EXPLORE THE MATERIAL »
1/ According to the blog post about Mercy Ships, why does Mercy Ships send screening teams around the host country? Answer in one to three sentences.
2/ List the groups that the blog post about Mercy Ships says worked from 5am to nearly 11pm at the screening.
3/ In the blog post about Mercy Ships, how many months of the year does the ship stay at the port of its host country?

====== TEXT PROVIDED

Wednesday, November 21, 2018

On Mercy Ships


A couple weeks ago I called my friend who is a nurse at the  missions clinic two hours from me. I asked if I could stay with her for a few days to rest. She said yes, but there was also a Mercy Ships team arriving for a screening, would I want to help with that?

When I was in nursing school I was interested in Mercy Ships in a nursing capacity. Though I have changed directions over the years,the concept and driving force behind the Mercy Ships ministry has remained something that excited and interests me. I will give a short and incomplete summary of the ministry here, but you should check out their website to see more.

 The ship stays at the port of their host country (usually African) 10 months and then goes for maintenance for the other two months of the year. Crew members from around the world fly in and serve on the ship, some long term and some short term.

Part of the job is finding candidates for the surgeries they offer, so they send screening teams around the country to find those who qualify for care. This is what I got to help with yesterday. The logistic work behind these screenings is amazing. Hundreds of people showed up the night before or the early morning to be seen, and the nurses and security and admin teams worked from 5am to nearly 11pm, seeing candidates, scheduling accepted patients, giving them the documents and information they will need to travel to the capital for surgery. The sheer number of factors in this process overwhelmed me. Think medicine, think developing country, think poverty and ignorance colliding with Western medicine.

============
====== GIVEN ENTRIES

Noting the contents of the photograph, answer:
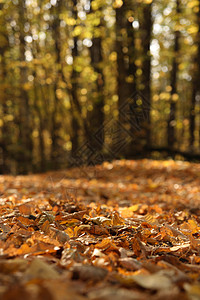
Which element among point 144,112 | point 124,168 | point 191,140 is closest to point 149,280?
point 124,168

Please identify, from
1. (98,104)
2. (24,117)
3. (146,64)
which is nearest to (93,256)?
(146,64)

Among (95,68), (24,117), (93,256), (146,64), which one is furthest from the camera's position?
(24,117)

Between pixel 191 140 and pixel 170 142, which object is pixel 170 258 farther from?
pixel 191 140

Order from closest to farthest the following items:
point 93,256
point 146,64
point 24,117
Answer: point 93,256 → point 146,64 → point 24,117

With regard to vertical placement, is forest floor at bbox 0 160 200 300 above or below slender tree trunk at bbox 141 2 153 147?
below

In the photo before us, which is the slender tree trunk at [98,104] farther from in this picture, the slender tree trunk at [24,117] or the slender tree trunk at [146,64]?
the slender tree trunk at [24,117]

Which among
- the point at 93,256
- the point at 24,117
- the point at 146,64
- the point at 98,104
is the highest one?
the point at 146,64

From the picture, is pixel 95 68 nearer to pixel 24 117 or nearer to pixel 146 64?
pixel 146 64

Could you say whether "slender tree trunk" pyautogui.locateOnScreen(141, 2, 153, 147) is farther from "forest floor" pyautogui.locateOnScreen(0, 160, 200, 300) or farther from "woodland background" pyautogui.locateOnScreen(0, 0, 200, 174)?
"forest floor" pyautogui.locateOnScreen(0, 160, 200, 300)

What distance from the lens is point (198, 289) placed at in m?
1.15

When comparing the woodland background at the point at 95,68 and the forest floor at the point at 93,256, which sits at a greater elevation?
the woodland background at the point at 95,68

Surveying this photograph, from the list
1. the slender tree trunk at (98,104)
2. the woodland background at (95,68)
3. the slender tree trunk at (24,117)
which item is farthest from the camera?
the slender tree trunk at (24,117)

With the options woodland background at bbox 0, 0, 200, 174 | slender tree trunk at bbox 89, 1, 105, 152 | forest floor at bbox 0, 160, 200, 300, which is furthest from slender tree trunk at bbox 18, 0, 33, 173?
forest floor at bbox 0, 160, 200, 300

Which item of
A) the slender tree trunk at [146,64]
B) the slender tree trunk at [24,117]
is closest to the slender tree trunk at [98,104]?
the slender tree trunk at [146,64]
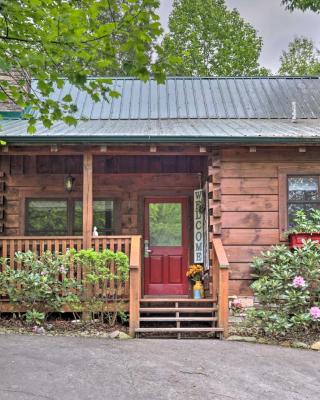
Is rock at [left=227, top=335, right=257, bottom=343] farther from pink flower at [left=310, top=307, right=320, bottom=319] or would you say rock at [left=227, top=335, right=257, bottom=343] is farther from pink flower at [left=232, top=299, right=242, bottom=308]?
pink flower at [left=232, top=299, right=242, bottom=308]

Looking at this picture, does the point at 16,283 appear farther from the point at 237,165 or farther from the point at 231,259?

============

SOLUTIONS BY TASK »
1/ Part of Mercy Ships' work is finding candidates for the surgeries it offers. The screening teams travel around the country to find the people who qualify for that care.

2/ The nurses, the security team, and the admin team.

3/ Ten months.